Some of these exercises involved all four crew members, but some were just for Isaacman and Proctor – the commander and pilot of the mission. Eventually, they were doing full simulations with mission control and a launch director.
In early August, the crew did a grueling 30-hour simulation
Isaacman, Proctor, Arceneaux, and Sembroski put on their spacesuits, climbed in the simulation model of the Crew Dragon, and sealed themselves inside for the 30-hour ordeal. Nobody knew what was coming, not even the mission controllers. A simulation supervisor had pre-programmed everything.
They practiced a regular launch, with a weather delay included. They ate a meal and slept. But as their simulated mission began to reenter the atmosphere and fall back to Earth, all hell broke loose.
The Axios podcast recounts what happened. In the simulation, as the Crew Dragon pushed itself into Earth’s atmosphere, three computers failed. The crew lost touch with mission control. Then the capsule’s parachutes wouldn’t deploy.
“Now you’re blind, you can’t talk, and there’s no way for the chutes to come out. There’s also no way for Dragon to stabilize itself during essentially a hypersonic reentry,” Isaacman told Kramer.

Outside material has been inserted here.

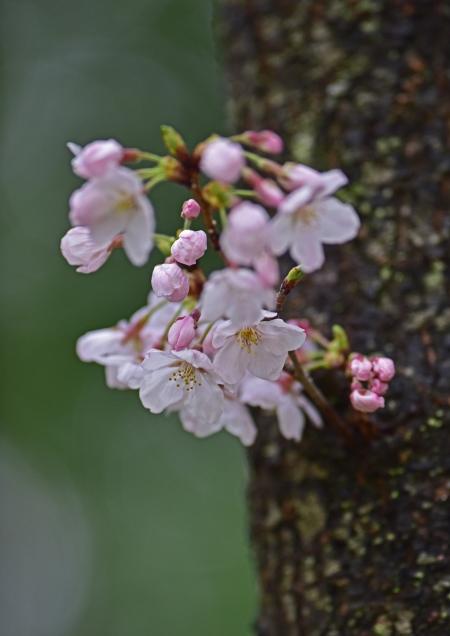 桜 入西-006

When they got their bearings, the crew realized the simulation was sending their hypothetical capsule a continent away from its intended splashdown site.
“It felt very real. You’re living in it for 30 hours. The last 45 minutes, there was awareness from us in the capsule, and them on the ground, that there is a chance that this might not be actually a survivable situation,” Isaacman told Kramer.
In the end, they landed safely, but the podcast did not specify how the crew pulled it off.
The training also involved fun parabolic flights to simulate microgravity
In a parabolic flight, a plane flies in arcs up and down, creating up to 30 seconds of weightlessness at the peak of the arc. Some people call the planes “vomit comets.”
The team tested their bodies in a high-altitude chamber
It’s rare, but sometimes spaceship cabins become depressurized, just like an airplane cabin. Spaceships typically have oxygen masks on board in case this happens. But it’s still helpful to know how your body will react before you slip that mask on. Being familiar with the symptoms of oxygen deprivation can also alert crew members to a cabin leak if the spaceship’s systems don’t detect it first.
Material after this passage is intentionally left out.